··· Bloc de texte

Mercredi 1er avril, 20h15, au cinéma CGR Blagnac et EN DIRECT du Royal Opera House de Londres aura lieu une représentation d’un des opéras les plus sulfureux du XXe siècle, Grandeur & Décadence de la ville de Mahagonny dans une nouvelle production. C’est un opéra en anglais sous-titré en français, de trois heures environ, en trois actes avec deux entractes, jalonné de nombreux passages plus ou moins subversifs. La musique est de Kurt Weill, écrite sur un livret volontiers très provocateur de Bertolt Brecht. L’ouvrage fut créé le 9 mars 1930 au Neues Theater de Leipzig, déclenchant un scandale mémorable, en raison de la vive contestation de la frange nationaliste et conservatrice du public.
De Bertolt Brecht : « L’opéra que nous avons est l’opéra culinaire. Il a été un moyen de jouissance bien avant qu’il fût une marchandise. Il sert à la jouissance, même là où il exige ou transmet de la culture, car il exige ou transmet alors précisément la culture du goût. (…) Pourquoi Mahagonny est-il un opéra ?son attitude fondamentale est celle de l’opéra, à savoir culinaire. Mahagonny approche-t-il sa matière dans une attitude de jouissance ? Il le fait. Mahagonny est-il un vécu ?il est un vécu. Car Mahagonny est un plaisir. »
Cet opéra est décrit comme une fable ironique et mordante sur la fondation en plein désert d’une ville par trois criminels en fuite poursuivis par la police. Mahagonny est un lieu de plaisirs créé de toutes pièces. « Nous allons fonder une ville, qui s’appellera Mahagonny : la ville-piège ! » déclare Léocadia Begbick à l’acte I, “mère maquerelle“ en fuite, une ville où whisky, tabac, femmes et combats de boxe seront les seules préoccupations.

······

▶ Consigne
Traduisez en anglais cette phrase du texte sur l'opéra Mahagonny : « La musique est de Kurt Weill, écrite sur un livret volontiers très provocateur de Bertolt Brecht. »

··· Entrées

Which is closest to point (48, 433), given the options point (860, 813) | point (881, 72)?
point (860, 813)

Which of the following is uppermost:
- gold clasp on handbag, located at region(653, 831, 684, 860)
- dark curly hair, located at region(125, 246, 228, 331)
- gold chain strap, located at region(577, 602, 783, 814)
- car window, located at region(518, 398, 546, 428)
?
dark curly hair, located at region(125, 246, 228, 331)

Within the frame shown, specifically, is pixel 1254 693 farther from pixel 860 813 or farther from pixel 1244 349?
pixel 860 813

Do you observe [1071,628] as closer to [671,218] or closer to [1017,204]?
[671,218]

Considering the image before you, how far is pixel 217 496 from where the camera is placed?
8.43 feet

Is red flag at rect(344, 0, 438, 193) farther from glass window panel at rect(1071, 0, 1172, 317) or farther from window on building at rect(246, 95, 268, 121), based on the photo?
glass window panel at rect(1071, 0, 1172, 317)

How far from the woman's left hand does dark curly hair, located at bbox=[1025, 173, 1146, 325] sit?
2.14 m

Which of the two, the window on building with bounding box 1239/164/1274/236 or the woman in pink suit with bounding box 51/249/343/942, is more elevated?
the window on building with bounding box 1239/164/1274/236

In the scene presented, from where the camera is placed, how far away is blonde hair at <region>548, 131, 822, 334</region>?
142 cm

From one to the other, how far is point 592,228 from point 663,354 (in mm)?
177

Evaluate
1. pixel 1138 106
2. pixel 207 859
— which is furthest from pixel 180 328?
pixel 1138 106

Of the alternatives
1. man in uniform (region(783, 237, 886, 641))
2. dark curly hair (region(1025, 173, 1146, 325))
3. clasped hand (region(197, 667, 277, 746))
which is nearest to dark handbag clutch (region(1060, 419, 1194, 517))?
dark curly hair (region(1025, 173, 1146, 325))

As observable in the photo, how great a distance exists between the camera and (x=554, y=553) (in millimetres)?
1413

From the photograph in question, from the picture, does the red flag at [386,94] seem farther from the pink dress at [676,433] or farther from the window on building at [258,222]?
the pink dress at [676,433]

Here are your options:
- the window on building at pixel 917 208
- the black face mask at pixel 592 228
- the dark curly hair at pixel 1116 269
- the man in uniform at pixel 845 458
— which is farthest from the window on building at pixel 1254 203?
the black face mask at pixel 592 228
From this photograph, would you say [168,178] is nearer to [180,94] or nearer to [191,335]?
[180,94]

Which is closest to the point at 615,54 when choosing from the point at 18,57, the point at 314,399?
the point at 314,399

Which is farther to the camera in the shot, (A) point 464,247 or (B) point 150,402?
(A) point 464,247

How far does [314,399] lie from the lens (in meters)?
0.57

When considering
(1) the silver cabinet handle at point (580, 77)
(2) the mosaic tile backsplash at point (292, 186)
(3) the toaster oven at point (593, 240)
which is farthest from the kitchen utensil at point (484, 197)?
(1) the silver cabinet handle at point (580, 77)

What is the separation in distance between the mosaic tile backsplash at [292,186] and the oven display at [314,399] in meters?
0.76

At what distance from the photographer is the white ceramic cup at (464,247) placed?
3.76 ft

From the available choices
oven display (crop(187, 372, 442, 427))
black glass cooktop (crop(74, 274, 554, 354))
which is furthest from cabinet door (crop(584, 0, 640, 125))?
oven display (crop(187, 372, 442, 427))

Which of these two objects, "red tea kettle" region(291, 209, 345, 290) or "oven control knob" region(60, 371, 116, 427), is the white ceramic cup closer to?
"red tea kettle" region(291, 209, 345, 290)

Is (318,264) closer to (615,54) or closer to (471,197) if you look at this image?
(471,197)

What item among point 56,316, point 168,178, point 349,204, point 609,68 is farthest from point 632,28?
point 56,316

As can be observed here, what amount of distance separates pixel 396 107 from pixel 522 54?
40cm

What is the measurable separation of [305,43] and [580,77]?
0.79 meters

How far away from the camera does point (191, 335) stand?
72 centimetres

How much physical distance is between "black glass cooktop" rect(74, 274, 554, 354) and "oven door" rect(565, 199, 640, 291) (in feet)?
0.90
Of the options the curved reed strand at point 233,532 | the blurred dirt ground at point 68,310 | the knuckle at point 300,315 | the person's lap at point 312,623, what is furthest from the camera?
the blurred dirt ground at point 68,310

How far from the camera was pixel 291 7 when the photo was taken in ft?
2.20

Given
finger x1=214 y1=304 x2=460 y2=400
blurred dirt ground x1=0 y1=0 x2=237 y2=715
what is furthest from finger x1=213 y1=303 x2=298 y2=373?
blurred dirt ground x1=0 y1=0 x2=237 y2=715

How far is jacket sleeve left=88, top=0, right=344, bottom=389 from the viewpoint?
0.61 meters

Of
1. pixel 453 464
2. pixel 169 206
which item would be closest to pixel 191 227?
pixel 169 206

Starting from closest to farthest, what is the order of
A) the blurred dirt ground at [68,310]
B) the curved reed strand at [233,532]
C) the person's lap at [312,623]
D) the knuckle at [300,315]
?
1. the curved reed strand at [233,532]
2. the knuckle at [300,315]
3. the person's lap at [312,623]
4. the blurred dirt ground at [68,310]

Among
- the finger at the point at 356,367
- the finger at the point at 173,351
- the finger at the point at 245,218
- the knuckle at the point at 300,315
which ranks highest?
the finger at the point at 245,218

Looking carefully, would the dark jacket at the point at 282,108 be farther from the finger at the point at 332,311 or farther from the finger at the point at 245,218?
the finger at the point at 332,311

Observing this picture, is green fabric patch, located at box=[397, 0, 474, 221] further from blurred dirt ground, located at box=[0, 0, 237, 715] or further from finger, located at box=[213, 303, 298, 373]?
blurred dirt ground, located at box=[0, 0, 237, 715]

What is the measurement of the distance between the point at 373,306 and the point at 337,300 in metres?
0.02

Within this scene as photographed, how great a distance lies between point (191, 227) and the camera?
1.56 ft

······

▶ Corrigé
The music is by Kurt Weill, written to a libretto by Bertolt Brecht that is often highly provocative.